La spiegazione può essere duplice. Quella più plausibile è che le molte condizioni poste dal parere Via e le opere accessorie che si renderanno necessarie, più un ritardo dovuto proprio alla necessità di integrare la documentazione per la Via, inducano a rivedere i tempi di realizzazione dell’opera, spostando in avanti una consistente quota di lavorazioni. Anche perché le condizioni poste dal parere Via impatteranno molto anche sulla realizzazione del progetto esecutivo. Il decollo sarà quindi lento – secondo questa spiegazione – per le difficoltà progettuali, procedurali e di avvio delle lavorazioni e sarebbe inutile quindi impegnare fondi che poi non si riuscirebbero a spendere e anzi evidenzierebbero ancora di più i ritardi. D’altra parte, i ritardi sulla tabella di marcia rispetto ai primi annunci di Salvini su apertura dei cantieri e posa delle prime pietre sono già evidenti (e non saranno certo le opere accessorie e di preparazione a ridimensionarli).
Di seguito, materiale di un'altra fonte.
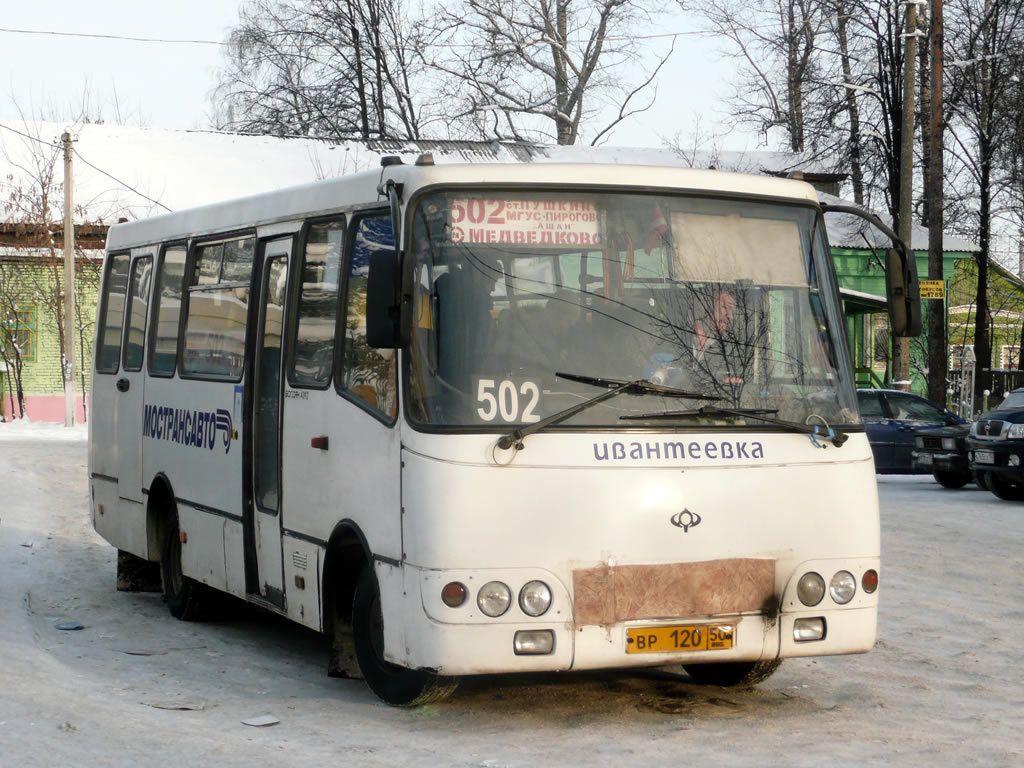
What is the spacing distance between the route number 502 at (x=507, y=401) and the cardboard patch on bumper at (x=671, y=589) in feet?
2.36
Possibile, ma meno probabile, anche la spiegazione opposta: che sia la carenza di finanziamenti nei primi anni a rallentare la marcia dei cantieri. Il ricorso al Fsc del ministero delle Infrastrutture, dotato sempre di una cassa con il contagocce, potrebbe dare credito a questa spiegazione che però si scontra con la straordinaria concentrazione di risorse che il ministro è riuscito a ottenere finora e che probabilmente rafforzerà ancora con questa legge di bilancio, a scapito anche di molte altre opere sul territorio (come ha sempre denunciato l’Ance).
Comunque stiano le cose, e sempre nell’ipotesi che l’emendamento Molinari (capogruppo della Lega alla Camera) passi, il nuovo cronoprogramma che ne scaturirebbe sarebbe comunque del tutto onorevole per i promotori del Ponte, il ministro Salvini, la società Stretto di Messina, il general contractor guidato da Webuild. Il ritardo contenuto sarebbe assorbito da un piano di navigazione stabile e realistico che continuerebbe a mantenere fermo il termine “salviniano” del 2032. Sempre che le difficoltà evidenziate dal parere di Via e il decollo rallentato rispetto alle aspettative non siano invece la registrazione di una difficoltà a rispettare programmi e tempi, vizio tipicamente italiano alle prove con un’opera assolutamente straordinario. In questo caso l’effetto potrebbe essere di boomerang: come ci dimostra perfettamente il Pnrr, accumulare per necessità negli ultimi anni di un programma di investimenti la gran parte di spesa non è mai una buona scelta, perché erode le riserve temporali e i margini di flessibilità operativa, comprime i tempi di realizzazione e aumenta i rischi di sforamento dei tempi. In questo caso, però, almeno per ora il piano regge bene ed è vero comunque che non ci sono scadenze ultimative come quelle del Pnrr.